Every time I enter plan mode for a huge feature, I end up cutting about 30-60% of the task scope before the LLM can actually start the work. I review the final code, and I still find things to cut. As said before "The best code is no code, or code you don’t have to maintain" [0]
0: https://www.simplethread.com/20-things-ive-learned-in-my-20-...
I don't think the future is massive data centers running at a staggering loss to generate questionable code.
The future is rethinking IDEs to have local models work in partnership with the developer to ease tedium and catch mistakes.
A model that maintains a visual, zoomable mind-map of the entire project, with two way binding. Code can be created visually or textually, same with data flows.
Project structure and architecture are presented in high-level ways, that can be easily altered and refactored with almost zero tedium.
I think we start using AI for what it's good for: pattern matching and transformation, and stop trying to make it reason and pretend like it's a human.

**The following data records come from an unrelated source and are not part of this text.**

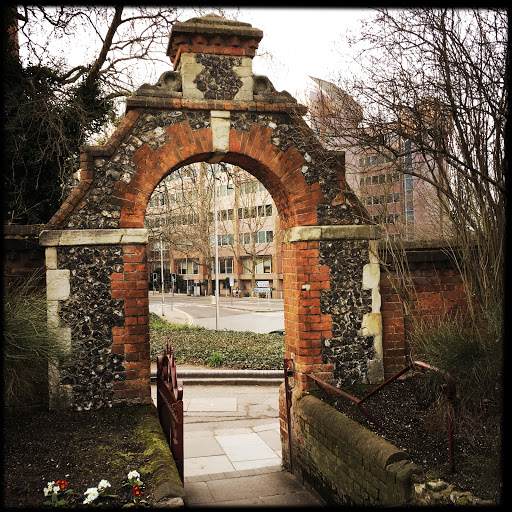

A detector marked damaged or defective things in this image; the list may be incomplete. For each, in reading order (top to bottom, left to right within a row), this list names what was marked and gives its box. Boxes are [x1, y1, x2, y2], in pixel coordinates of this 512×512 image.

rusty metal railing [158, 342, 186, 482]
rusty metal railing [304, 362, 456, 470]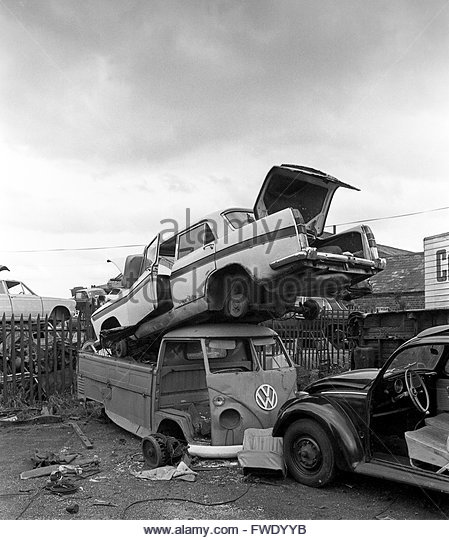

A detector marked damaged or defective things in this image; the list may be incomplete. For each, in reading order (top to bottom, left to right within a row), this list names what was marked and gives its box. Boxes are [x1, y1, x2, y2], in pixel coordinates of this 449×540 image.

rusty car body [92, 163, 384, 346]
rusty car body [77, 322, 298, 458]
rusty car body [272, 322, 449, 496]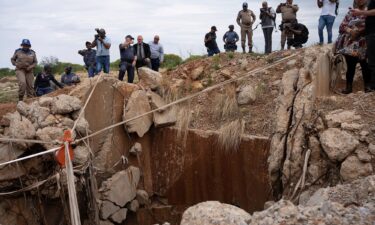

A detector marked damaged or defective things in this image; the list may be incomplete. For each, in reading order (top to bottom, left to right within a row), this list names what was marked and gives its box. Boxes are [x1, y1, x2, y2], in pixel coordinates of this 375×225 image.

Once we, as an industry, figure this out we'll unlock a massive boost in quality and productivity, but it looks like there will be some painful times ahead before everyone realizes that the token extrusion machines are only increasing the total cost of ownership, and they are being used incorrectly when we try to outsource our thinking to them.
I think there's an enormous opportunity to build these tools right now, and that whoever nails it will win.

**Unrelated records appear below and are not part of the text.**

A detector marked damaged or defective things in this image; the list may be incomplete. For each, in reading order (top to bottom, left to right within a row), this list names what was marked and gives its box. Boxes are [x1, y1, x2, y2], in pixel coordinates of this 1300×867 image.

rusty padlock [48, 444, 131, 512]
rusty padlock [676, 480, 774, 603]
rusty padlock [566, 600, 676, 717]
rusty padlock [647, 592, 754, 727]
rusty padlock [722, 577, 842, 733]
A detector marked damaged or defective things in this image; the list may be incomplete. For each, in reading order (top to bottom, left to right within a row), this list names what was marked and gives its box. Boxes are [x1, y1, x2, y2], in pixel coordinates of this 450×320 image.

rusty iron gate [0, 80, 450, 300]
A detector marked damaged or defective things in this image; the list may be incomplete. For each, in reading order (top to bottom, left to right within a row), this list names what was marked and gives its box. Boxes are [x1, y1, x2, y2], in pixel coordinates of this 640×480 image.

https://www.reddit.com/r/technology/comments/1ueidyv/softwar...
> I had an interview where I was asked the obligatory “what’s your Al workflow” and I said I use it for searching documentation and writing small functions or boilerplate that are tedious. Then I was asked whether I use Cursor. I said no, and immediately was told that “I’d be a better programmer if I used Cursor”. I have 13 years of software engineering experience, and was talked down by an Al startup with no minimal viable prototype. Then I was told I did not have the experience for the role. I love this timeline so much
i think that is a more important question that you shouldn't ignore.
do they have growing revenue?
I haven't worked at a startup in over a decade, but the stories I hear now sound the same as back then. There's lots of wasted effort for mediocre to poor code destined to be rewritten or thrown away until there's enough investment to justify more work. At which point, "more work" just means more sprawling slop instead of fixing the technical debt rotting at the foundation.
AI just put a spotlight on the futility of trying to run before you can walk. Whether so many founders are going to stay in denial about it is yet to be seen. Statistics about any line of business says yes. This is how most businesses fail and most of them have to fail.